Datascience/AI Flywheel Hypothesis (Optional / Future)

Hypothesis

If LangListen helps users learn from their own content and their own errors, then (with explicit user opt-in) we can create a compounding loop:

Uploaded/selected content → generated practice → user engagement + corrections → better personalization → higher retention.

Longer term, tutor-informed data could be used to train a foundation model that is learner-aware speech and better at error detection** than generic AI models.

Why we believe it (evidence so far)

  • Tutors already track recurring errors and desire better tooling to do so.
  • Speech transcription is poor at detecting errors in speech – they always assume the speaker is fluent. Correct errors relies on tutors “labeling” errors.
  • Some platforms already provide basic summaries; there’s room to do it better and extend it into personalized practice.

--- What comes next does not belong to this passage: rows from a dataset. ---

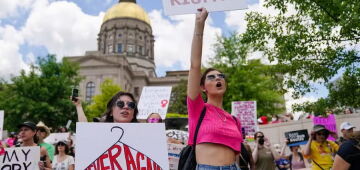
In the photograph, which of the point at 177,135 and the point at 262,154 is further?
the point at 262,154

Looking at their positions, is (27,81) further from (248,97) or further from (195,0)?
(195,0)

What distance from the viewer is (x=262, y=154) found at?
6.10 meters

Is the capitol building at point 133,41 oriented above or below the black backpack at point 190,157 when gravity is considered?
above

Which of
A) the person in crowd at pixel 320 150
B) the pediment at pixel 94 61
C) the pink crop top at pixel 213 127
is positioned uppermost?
the pediment at pixel 94 61

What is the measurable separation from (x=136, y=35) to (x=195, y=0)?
85563 mm

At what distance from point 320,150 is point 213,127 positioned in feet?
10.8

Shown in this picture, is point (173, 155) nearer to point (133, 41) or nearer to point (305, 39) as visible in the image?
point (305, 39)

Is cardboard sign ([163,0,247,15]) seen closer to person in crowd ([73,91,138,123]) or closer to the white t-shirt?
person in crowd ([73,91,138,123])

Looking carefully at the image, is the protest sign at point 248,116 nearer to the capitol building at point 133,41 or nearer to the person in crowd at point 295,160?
the person in crowd at point 295,160

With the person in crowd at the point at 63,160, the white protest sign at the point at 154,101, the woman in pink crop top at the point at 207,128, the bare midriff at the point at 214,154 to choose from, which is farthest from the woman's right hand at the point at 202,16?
the white protest sign at the point at 154,101

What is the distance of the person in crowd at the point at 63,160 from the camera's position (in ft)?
17.7

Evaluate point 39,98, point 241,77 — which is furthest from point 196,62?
point 39,98

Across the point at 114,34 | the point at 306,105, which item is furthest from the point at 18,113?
the point at 114,34

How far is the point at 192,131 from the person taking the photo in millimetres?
2463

Supporting quotes (interviews)

  • Error tracking is a real workflow:
    • “Eu tenho como um checklist… cada classe eu vou entender quantos erros sobre esse tema ele está fazendo…” — “I have it like a checklist… each class I’ll see how many mistakes on that topic they’re making…”
    • “Eu tenho muito boa memória… mas também anoto; deixo muito registrado no chat os erros recorrentes…” — “I have a very good memory… but I also write things down; I keep recurring mistakes well recorded in the chat…”
  • Product precedent (automated summaries exist):
    • “Os alunos que têm a assinatura do italki Plus têm o resumo de todas as aulas e de todos os erros…” — “Students who have the italki Plus subscription get the summary of all the lessons and all the mistakes…”
  • Constraint (current AI is generic; humans still needed):
    • “A IA ainda é muito genérica… não consegue pegar essas nuances de pronúncia; por isso que os professores são insubstituíveis, por enquanto.” — “AI is still very generic… it can’t pick up those pronunciation nuances; that’s why teachers are irreplaceable, for now.”

Tensions / counterevidence

  • This can easily become “ML theater” if it’s not tied to measurable product outcomes.
  • Privacy expectations around recordings are sensitive; this must be opt-in and value-led.

What must be true in the first 5 minutes

  • The loop starts with a simple, non-sci-fi value:
    • “This is my content, at my level, and it clearly adapts to what I struggle with.”

Metrics

  • Loop input: % users who upload/select content; % who correct/confirm errors or preferences.
  • Loop output: improvements in activation/retention for users with more feedback signals vs fewer.

Fastest tests (2-week sprint)

  • Ask directly in interviews:
    • “Would you opt in to saving your corrections to improve personalization for you?”
    • “What would make this feel safe and worth it?”
  • Start with “personal flywheel” (improves your experience) before claiming a global model advantage.

Decision rule (double down / deprioritize)

  • Double down if users willingly provide lightweight feedback signals and those signals correlate with higher engagement/retention.
  • Deprioritize if users don’t want to provide feedback, or if product outcomes don’t improve.